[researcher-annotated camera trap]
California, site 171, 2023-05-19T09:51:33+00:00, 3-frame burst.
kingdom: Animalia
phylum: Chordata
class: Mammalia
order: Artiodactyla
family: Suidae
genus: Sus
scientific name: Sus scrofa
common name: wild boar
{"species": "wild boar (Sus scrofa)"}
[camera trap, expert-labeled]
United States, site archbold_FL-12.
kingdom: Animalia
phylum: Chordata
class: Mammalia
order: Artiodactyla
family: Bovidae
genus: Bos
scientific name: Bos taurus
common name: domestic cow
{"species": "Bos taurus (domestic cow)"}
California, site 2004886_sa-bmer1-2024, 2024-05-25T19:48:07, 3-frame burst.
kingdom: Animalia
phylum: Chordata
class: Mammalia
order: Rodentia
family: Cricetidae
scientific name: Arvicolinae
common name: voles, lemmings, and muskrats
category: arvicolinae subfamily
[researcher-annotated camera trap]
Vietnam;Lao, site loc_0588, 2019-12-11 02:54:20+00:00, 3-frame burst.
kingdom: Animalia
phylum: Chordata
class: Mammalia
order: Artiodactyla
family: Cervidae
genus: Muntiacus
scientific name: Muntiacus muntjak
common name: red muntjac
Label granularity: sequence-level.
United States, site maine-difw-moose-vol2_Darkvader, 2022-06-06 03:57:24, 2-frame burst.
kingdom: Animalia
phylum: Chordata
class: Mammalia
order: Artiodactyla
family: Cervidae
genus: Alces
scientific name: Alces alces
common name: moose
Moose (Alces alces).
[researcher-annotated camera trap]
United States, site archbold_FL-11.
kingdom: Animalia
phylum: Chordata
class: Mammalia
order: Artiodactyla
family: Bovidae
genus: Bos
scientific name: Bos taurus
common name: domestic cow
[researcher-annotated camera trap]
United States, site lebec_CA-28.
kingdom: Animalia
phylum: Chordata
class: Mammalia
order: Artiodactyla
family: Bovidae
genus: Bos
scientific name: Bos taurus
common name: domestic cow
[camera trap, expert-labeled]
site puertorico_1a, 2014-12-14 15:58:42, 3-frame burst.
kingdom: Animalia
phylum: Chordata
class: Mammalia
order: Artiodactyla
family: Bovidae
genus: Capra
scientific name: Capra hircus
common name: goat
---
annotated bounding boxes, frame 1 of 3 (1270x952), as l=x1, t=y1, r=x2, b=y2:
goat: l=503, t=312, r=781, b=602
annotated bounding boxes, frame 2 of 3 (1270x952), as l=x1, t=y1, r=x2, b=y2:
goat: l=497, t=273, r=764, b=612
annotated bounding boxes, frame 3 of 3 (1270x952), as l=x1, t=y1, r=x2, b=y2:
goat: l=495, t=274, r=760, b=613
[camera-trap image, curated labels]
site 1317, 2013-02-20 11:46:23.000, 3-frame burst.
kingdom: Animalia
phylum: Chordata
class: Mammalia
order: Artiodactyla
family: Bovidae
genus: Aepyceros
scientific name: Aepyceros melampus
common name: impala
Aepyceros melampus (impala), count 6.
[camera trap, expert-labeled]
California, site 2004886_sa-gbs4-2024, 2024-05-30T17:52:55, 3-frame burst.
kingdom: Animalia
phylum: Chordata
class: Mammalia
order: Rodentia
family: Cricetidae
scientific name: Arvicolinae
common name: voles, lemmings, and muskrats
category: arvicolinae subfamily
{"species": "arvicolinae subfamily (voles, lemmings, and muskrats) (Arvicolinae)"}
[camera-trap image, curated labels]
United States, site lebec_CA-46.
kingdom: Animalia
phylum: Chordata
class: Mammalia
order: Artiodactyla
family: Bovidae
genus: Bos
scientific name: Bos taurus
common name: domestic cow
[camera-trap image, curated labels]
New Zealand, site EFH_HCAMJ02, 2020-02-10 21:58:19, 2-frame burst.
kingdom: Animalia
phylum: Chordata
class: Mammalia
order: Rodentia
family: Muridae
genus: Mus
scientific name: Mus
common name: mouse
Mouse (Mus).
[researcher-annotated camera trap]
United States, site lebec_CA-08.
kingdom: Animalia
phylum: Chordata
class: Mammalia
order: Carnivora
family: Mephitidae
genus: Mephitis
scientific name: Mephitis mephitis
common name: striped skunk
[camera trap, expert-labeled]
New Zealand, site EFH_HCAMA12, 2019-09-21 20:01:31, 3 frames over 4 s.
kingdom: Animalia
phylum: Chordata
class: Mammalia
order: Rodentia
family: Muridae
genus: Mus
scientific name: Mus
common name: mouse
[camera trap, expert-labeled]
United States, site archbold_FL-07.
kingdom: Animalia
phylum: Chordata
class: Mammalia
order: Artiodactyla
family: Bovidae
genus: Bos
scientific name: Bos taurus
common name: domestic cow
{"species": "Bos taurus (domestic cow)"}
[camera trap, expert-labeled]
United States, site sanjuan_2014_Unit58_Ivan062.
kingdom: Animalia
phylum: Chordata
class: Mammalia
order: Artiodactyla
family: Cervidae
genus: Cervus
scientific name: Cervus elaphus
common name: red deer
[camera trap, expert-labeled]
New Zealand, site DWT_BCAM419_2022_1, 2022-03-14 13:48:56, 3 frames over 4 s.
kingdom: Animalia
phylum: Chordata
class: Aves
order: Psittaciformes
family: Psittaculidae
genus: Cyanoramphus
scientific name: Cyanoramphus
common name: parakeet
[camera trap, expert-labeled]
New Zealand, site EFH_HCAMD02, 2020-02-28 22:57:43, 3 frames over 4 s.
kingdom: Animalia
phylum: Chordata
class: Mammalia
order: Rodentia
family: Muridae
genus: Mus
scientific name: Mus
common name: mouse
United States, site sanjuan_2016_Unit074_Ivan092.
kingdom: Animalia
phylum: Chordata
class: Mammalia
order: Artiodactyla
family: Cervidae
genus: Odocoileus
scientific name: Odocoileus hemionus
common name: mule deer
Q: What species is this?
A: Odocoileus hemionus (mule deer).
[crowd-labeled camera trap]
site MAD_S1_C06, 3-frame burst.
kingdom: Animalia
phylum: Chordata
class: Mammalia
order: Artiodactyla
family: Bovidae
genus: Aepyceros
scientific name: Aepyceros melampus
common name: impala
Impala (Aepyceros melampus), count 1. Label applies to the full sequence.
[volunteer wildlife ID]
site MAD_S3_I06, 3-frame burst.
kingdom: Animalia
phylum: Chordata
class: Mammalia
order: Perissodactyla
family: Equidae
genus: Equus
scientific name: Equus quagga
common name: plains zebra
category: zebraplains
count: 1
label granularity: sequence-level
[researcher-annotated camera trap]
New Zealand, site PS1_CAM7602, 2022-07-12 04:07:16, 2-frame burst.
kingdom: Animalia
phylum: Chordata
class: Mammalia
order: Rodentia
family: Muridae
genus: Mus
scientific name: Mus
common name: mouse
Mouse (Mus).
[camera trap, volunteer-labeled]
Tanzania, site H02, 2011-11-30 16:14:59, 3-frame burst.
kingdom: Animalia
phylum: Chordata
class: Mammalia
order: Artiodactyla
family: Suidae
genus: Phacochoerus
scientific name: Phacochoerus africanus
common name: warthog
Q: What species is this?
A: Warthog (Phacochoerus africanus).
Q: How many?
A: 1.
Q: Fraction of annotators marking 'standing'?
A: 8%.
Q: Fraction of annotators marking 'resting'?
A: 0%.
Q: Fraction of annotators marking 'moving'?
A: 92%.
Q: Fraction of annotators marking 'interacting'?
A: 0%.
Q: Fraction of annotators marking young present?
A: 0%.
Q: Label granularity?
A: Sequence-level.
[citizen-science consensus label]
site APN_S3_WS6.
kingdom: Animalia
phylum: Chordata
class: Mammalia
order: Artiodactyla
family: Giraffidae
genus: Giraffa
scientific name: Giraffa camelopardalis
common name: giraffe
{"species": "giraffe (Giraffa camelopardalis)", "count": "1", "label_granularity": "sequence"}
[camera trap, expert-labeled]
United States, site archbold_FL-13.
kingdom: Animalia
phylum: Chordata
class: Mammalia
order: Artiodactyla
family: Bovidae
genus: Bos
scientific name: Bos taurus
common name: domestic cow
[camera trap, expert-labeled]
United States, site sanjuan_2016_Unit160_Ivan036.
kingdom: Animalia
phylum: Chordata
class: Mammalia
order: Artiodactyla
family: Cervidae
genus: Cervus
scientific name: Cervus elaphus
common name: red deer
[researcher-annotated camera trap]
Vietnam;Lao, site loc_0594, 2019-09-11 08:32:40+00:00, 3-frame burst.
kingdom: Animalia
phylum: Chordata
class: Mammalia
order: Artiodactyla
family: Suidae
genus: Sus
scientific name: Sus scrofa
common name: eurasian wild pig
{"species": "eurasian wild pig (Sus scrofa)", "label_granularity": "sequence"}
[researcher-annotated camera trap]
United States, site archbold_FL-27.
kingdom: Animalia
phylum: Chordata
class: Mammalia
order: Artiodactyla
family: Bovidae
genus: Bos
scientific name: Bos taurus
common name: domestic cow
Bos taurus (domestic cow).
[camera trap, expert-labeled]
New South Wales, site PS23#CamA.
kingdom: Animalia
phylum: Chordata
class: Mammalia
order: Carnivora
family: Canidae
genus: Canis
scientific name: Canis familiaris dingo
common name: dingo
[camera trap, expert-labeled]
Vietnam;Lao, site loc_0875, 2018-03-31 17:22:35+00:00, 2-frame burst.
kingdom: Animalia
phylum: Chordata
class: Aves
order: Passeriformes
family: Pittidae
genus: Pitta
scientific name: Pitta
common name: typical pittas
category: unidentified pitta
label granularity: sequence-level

____________________

_YOUR ASSIGNMENT_
Retype only the lines above between the line with "A: Odocoileus hemionus (mule deer)." and the line with "A: Sequence-level.", counting those two lines as well, and keep every character as it is.

_COMPLETED EXERCISE_
A: Odocoileus hemionus (mule deer).
[crowd-labeled camera trap]
site MAD_S1_C06, 3-frame burst.
kingdom: Animalia
phylum: Chordata
class: Mammalia
order: Artiodactyla
family: Bovidae
genus: Aepyceros
scientific name: Aepyceros melampus
common name: impala
Impala (Aepyceros melampus), count 1. Label applies to the full sequence.
[volunteer wildlife ID]
site MAD_S3_I06, 3-frame burst.
kingdom: Animalia
phylum: Chordata
class: Mammalia
order: Perissodactyla
family: Equidae
genus: Equus
scientific name: Equus quagga
common name: plains zebra
category: zebraplains
count: 1
label granularity: sequence-level
[researcher-annotated camera trap]
New Zealand, site PS1_CAM7602, 2022-07-12 04:07:16, 2-frame burst.
kingdom: Animalia
phylum: Chordata
class: Mammalia
order: Rodentia
family: Muridae
genus: Mus
scientific name: Mus
common name: mouse
Mouse (Mus).
[camera trap, volunteer-labeled]
Tanzania, site H02, 2011-11-30 16:14:59, 3-frame burst.
kingdom: Animalia
phylum: Chordata
class: Mammalia
order: Artiodactyla
family: Suidae
genus: Phacochoerus
scientific name: Phacochoerus africanus
common name: warthog
Q: What species is this?
A: Warthog (Phacochoerus africanus).
Q: How many?
A: 1.
Q: Fraction of annotators marking 'standing'?
A: 8%.
Q: Fraction of annotators marking 'resting'?
A: 0%.
Q: Fraction of annotators marking 'moving'?
A: 92%.
Q: Fraction of annotators marking 'interacting'?
A: 0%.
Q: Fraction of annotators marking young present?
A: 0%.
Q: Label granularity?
A: Sequence-level.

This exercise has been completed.